Bernadette - student
To help out my parents next year when I gain a scholarship at year 13 and go to Auckland university and go into the engineering faculty.

Anne Miles
One of our ex-students is a nuclear physicist in Germany in Berlin, and others are now lawyers and social workers. There’s total support from pasifika people that we want to achieve academically because we want those positions and we want those jobs.

Giovana – student
I am interested in doing forensic science and looking at how we’re made and different organisms that put us together and stuff.
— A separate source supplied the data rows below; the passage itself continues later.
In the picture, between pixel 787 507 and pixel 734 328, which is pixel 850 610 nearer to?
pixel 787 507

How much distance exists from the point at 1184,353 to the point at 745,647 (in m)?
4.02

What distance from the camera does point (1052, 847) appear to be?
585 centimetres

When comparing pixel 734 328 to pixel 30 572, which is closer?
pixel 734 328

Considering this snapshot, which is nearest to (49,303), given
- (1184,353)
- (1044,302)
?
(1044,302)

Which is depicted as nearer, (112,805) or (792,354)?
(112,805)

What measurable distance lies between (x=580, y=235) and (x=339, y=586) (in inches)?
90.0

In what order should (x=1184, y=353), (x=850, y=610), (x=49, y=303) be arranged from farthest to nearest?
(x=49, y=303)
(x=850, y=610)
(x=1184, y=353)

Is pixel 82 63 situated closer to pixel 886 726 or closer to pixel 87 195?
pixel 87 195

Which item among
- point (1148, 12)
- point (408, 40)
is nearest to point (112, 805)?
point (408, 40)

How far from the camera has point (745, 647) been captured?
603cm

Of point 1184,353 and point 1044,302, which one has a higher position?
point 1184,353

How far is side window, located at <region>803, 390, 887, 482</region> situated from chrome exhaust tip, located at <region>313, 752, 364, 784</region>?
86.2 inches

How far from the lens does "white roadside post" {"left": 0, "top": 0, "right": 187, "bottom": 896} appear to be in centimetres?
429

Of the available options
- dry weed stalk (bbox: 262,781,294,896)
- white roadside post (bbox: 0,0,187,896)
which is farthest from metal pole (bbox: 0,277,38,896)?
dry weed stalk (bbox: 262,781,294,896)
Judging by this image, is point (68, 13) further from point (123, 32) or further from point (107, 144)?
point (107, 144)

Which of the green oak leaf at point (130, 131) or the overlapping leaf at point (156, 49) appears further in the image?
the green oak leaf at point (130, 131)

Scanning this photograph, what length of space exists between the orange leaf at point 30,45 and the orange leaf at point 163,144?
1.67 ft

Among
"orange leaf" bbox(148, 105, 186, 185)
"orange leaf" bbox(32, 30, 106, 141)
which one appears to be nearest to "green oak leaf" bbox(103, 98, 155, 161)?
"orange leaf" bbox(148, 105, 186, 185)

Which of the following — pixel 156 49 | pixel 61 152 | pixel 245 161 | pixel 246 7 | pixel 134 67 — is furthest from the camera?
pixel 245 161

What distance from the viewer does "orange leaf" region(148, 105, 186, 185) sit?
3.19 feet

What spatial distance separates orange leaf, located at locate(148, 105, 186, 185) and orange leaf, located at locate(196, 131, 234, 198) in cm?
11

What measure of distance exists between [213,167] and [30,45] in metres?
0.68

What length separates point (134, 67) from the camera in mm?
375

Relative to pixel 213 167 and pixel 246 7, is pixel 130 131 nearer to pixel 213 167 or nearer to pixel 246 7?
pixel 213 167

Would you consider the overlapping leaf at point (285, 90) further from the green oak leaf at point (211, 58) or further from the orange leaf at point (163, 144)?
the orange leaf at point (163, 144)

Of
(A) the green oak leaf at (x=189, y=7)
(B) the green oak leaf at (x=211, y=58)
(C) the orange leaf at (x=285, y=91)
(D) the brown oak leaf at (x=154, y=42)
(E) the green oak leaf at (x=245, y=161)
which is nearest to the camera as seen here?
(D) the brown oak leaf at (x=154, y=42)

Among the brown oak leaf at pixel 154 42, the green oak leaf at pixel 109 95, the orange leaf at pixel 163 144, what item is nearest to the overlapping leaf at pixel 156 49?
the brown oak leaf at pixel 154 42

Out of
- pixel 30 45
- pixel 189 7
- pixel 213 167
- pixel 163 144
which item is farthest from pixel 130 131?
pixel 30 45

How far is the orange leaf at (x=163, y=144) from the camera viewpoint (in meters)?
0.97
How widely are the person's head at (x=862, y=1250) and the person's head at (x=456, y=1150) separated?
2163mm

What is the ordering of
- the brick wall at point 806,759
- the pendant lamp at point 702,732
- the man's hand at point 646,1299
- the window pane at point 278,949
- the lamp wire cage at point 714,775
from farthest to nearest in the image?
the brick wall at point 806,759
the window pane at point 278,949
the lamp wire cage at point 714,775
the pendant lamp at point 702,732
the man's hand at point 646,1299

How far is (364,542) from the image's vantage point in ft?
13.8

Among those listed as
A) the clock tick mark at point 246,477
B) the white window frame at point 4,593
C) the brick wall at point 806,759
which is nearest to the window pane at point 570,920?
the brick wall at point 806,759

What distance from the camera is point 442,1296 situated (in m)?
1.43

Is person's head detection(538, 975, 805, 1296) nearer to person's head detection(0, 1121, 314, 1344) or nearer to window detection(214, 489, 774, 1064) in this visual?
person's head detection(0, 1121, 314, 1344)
But yeah, the biology aside, I want to be a forensic scientist when I leave school.

Anne Miles
I notice the difference we’re getting second generation and we've got daughters of McAuley students coming to the school and so it's like the culture of the school is just mushrooming as it moves forward. And there's an even greater perception each year of achievement and the importance of success.

Mercy - student
After High School I plan to go to university to further my knowledge about music and at the same time do two psychology papers because I enjoy socialising with autistic kids, and I love my music so I would like to become an autistic therapist, or a music therapist.

Joseph – student
The reason I want to become an architect, is because I've never heard of any Islander who‘s ever become one.

Atina - student
There’s actually lots of things I want to do, there’s youth and social work to be a part time choreographer and to be a paediatrician.

Joseph – student
Right now my dream is to design a skyscraper, but first I want to design like normal buildings, houses.

Atina - student
So hopefully I'm going to do my best in science, bio and chem and get into hopefully Otago University to study medicine and hopefully become a GP or Paediatrician and everything else will follow.